▸ Required work
For each statement below, state whether it agrees with the passage on Latin America's Cold War, answering yes or no and quoting the deciding words of the passage. 1. The series Historia Mínima is published by Colegio de Mexico. 2. Odd Westad and Carole Fink are credited with enriching understanding of the specificities of events in the Latin American context. 3. From the second half of the 1960s into the 1980s, Latin American societies experienced unparalleled levels of domestic violence.

+++ Given passage +++

The many contributions of the recent studies on the experiences of the Cold War in Latin America notwithstanding, no good synthetic, introductory reflection was available, at least not until last year, when the series Historia Mínima, published by Colegio de Mexico, commissioned Vanni Pettinà to competently fill this gap.

To be sure, prominent scholars working on what is coming to be known as New Cold War History, such as Odd Westad and Carole Fink, have provided new frames of analysis that moved us beyond the limits of the realm of US-Soviet rivalry. It is equally clear that the analyses of innovative authors such as Stephen Rabe, Greg Grandin, Gilbert Joseph, and Hal Brands, among others, have all in their own ways enriched our understanding of the specificities of events taking place in the Latin American context. All in all, though, Pettinà's original frame of analysis on the basis of Latin America's own idiosyncratic line of developments, which at times worked more as counterpoints to global events than their pure local manifestations, provides us with a uniquely valuable, critical overview of Latin America's Cold War.

The Cold War was clearly an all-impacting historical dynamic that helped reshape all regions of the world in the second half of the twentieth century. Yet it was the case that, despite the growing limitation imposed by the ever more intolerant behavior of the US government in the hemisphere, Latin American experiences did not always simply mirror broader international trends. This was clearest from the second half of the 1960s into the 1980s, when, despite the fact that the global Cold War was significantly defined by the experiences of the détente, Latin American societies experienced unparalleled levels of domestic violence. This situation derived mostly from the fact that traditional oligarchic groups, closely aligned with better-equipped national armed forces, managed to articulate their own interests along the lines of US regional Cold War policies, many times by overplaying the internal communist threats in order to strengthen their trustworthy ally credentials vis-à-vis regional hegemonic positions.

+++ Entries +++

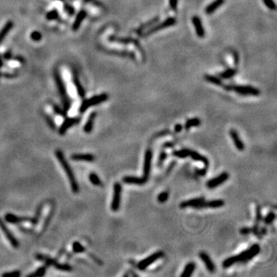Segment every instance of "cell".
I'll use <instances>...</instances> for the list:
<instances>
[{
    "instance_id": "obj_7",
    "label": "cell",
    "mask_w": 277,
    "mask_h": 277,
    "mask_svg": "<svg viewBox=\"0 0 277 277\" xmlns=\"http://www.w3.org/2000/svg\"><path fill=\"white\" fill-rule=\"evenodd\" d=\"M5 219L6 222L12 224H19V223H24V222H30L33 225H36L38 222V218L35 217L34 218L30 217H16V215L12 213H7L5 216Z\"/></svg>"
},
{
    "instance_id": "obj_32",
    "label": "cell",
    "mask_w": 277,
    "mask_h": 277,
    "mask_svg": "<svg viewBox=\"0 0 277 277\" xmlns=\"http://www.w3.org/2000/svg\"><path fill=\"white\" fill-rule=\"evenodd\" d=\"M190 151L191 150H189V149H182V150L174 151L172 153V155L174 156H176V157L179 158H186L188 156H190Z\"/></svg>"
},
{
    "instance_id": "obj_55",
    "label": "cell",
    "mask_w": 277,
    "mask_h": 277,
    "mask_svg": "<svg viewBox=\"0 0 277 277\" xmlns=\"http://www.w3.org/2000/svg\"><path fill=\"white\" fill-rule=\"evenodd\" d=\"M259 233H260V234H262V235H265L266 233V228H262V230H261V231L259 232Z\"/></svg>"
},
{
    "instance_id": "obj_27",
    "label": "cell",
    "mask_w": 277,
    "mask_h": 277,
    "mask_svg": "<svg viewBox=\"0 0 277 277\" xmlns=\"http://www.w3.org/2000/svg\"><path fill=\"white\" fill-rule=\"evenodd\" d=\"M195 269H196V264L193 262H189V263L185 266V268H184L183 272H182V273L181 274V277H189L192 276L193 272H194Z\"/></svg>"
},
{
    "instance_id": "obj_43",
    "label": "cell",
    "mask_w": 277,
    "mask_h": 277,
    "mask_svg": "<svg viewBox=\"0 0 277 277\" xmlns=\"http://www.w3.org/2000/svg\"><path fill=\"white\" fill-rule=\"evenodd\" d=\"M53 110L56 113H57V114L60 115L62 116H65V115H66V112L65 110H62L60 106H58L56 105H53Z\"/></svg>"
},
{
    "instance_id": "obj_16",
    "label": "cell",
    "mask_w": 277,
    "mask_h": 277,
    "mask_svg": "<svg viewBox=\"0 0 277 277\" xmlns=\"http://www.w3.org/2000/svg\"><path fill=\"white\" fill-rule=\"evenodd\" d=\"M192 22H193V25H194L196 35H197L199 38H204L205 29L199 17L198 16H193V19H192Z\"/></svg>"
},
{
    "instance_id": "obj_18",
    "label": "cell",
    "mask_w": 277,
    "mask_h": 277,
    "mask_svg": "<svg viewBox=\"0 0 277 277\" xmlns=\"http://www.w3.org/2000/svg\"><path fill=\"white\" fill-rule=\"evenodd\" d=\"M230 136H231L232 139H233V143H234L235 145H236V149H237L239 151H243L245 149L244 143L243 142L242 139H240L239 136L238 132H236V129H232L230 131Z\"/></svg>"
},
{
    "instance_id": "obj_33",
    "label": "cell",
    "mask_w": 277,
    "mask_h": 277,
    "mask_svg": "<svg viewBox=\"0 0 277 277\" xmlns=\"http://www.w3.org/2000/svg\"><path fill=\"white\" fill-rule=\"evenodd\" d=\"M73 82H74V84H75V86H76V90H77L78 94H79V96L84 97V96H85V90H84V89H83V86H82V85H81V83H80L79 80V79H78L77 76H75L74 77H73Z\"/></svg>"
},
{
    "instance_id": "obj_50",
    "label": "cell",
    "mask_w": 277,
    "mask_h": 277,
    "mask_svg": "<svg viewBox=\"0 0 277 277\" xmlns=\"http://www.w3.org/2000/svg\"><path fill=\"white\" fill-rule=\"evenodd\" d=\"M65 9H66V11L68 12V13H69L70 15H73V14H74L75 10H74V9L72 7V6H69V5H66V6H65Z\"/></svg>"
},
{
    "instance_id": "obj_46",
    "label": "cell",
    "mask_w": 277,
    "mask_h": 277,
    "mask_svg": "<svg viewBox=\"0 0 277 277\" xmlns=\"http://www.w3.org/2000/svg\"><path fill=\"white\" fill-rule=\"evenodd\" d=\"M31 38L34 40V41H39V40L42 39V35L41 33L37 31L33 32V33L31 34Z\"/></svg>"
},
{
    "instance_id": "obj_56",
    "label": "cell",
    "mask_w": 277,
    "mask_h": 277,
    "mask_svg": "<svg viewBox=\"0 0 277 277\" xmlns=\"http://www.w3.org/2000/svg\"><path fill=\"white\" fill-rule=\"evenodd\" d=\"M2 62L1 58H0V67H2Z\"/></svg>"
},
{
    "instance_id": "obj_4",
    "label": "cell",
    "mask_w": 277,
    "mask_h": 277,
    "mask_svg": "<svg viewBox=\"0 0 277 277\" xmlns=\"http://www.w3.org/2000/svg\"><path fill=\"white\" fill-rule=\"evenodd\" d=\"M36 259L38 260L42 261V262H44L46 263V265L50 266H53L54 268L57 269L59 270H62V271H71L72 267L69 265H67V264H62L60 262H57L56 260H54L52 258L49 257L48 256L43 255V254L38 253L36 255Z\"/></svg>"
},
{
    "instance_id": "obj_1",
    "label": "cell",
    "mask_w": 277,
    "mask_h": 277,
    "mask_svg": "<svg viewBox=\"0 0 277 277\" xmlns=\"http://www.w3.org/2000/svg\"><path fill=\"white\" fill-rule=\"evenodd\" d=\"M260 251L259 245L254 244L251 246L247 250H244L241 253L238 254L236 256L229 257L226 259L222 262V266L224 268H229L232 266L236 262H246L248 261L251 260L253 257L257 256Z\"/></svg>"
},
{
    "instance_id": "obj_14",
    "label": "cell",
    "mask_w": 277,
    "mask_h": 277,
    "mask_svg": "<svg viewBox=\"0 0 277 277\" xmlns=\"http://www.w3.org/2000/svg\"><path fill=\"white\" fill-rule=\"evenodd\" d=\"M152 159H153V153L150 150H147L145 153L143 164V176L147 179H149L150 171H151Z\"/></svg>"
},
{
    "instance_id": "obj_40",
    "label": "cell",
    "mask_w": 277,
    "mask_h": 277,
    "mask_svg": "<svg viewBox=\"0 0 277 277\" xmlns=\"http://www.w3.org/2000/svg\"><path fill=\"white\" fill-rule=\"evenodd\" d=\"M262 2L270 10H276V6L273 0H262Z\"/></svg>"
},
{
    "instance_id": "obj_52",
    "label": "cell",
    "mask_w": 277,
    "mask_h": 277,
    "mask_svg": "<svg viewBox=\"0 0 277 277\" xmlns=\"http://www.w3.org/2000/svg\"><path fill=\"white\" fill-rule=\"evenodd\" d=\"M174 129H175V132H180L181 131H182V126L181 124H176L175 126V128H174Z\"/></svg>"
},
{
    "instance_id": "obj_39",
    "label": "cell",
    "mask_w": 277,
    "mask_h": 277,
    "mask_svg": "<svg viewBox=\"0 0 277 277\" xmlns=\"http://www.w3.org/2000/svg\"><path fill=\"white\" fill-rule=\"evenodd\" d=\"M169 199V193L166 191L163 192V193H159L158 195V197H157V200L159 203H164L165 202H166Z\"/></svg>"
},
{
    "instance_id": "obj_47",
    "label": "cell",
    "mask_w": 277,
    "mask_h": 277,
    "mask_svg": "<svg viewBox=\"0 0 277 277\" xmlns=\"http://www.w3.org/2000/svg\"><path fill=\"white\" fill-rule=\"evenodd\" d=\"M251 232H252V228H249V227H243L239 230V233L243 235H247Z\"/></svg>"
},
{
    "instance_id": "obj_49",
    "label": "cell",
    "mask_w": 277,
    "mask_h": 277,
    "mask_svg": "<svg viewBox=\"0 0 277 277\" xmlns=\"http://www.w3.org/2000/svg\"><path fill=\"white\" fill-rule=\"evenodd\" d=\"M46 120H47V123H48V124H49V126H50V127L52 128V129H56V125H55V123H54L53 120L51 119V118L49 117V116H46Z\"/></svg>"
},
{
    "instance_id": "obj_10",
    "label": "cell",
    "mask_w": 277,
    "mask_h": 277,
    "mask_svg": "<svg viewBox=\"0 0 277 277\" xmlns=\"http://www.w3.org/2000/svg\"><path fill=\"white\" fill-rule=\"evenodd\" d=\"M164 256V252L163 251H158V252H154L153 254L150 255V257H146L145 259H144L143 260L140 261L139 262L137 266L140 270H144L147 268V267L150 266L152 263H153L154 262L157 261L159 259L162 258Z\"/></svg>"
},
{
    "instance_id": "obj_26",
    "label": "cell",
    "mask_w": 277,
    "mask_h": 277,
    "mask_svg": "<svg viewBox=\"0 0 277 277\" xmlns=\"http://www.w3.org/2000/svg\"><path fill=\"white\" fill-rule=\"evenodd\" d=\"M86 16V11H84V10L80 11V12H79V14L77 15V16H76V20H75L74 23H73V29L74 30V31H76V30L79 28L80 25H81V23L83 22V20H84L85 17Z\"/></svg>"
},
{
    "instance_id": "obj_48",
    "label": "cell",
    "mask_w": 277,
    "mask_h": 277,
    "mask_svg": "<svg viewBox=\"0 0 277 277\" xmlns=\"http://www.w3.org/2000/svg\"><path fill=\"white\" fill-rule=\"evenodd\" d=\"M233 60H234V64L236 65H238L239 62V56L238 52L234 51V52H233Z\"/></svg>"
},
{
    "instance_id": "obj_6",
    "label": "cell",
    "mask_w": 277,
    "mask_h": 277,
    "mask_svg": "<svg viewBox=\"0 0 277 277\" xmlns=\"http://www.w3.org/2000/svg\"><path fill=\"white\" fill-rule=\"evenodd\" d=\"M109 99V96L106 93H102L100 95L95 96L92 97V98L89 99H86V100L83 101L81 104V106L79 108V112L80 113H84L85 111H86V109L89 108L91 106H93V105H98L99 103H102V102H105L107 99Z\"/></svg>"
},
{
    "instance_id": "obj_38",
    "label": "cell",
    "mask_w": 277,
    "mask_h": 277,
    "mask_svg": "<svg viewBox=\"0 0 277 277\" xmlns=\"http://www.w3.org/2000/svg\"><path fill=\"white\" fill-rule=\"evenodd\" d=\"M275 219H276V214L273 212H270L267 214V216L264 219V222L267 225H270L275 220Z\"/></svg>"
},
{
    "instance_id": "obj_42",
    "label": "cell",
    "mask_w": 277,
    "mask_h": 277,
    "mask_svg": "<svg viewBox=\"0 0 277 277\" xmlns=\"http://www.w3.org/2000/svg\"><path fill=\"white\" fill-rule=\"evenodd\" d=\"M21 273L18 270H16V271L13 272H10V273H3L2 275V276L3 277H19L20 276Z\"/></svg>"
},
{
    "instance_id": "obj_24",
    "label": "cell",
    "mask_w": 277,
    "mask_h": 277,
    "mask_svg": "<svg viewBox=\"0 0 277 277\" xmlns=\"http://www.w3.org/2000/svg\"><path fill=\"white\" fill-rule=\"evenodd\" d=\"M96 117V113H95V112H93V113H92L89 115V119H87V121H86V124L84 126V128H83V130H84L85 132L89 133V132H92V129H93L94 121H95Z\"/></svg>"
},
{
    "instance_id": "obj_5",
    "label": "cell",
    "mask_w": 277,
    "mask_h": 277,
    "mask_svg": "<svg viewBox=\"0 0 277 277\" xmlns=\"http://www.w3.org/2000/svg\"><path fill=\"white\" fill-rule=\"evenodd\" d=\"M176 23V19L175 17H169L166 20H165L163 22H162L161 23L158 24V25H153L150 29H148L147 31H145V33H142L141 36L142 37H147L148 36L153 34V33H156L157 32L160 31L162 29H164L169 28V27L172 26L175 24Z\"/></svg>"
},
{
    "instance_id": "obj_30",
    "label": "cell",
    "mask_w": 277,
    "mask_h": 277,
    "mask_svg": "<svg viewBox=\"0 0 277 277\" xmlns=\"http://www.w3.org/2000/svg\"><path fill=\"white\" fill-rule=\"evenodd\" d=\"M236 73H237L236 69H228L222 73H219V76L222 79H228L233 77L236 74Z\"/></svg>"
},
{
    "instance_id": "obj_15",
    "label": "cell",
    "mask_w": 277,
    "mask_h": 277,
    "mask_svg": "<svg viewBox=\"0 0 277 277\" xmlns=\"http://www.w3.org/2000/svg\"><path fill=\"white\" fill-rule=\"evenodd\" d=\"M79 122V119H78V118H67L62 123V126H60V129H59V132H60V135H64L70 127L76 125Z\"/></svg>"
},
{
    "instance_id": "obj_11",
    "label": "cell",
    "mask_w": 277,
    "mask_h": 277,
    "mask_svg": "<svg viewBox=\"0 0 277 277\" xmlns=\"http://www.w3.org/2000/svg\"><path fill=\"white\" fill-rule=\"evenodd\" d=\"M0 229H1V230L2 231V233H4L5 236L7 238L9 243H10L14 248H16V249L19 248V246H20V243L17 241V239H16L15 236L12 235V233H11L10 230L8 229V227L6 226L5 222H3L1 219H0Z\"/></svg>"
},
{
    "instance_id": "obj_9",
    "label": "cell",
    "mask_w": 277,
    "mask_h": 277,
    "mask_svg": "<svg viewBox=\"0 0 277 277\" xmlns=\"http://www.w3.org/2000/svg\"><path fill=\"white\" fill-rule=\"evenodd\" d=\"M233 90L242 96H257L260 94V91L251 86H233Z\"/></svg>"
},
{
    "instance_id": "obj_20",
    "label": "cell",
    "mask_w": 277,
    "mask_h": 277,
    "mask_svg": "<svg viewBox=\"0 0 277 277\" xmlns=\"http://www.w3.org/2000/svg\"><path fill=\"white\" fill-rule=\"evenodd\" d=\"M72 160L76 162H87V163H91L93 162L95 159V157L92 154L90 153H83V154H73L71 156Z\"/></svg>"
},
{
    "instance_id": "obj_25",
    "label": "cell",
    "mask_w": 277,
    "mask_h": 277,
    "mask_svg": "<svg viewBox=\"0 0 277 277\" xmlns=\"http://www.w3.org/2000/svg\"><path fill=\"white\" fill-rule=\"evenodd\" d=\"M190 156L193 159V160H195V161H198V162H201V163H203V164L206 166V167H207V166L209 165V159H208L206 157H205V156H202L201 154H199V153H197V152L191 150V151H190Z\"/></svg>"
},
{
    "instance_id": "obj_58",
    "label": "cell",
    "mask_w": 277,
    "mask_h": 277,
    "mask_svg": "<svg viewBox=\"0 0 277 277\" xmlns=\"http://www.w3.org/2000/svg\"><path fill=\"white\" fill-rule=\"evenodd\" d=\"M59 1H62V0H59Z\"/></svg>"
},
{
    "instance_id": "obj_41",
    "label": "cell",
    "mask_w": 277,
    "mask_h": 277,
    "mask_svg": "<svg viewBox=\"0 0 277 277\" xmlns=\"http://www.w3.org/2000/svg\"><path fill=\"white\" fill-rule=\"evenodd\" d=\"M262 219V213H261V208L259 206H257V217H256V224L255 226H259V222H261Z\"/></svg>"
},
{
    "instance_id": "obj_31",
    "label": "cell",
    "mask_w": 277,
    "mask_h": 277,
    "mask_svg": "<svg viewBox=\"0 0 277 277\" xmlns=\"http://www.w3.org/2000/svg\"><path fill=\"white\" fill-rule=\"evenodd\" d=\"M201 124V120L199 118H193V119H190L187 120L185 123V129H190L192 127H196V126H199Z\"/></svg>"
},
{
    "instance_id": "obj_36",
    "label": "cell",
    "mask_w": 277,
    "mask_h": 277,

+++

▸ The completed task
1. Yes: "the series Historia Mínima, published by Colegio de Mexico"
2. No: "such as Odd Westad and Carole Fink, have provided new frames of analysis that moved us beyond the limits of the realm of US-Soviet rivalry"
3. Yes: "from the second half of the 1960s into the 1980s, when, despite the fact that the global Cold War was significantly defined by the experiences of the détente, Latin American societies experienced unparalleled levels of domestic violence"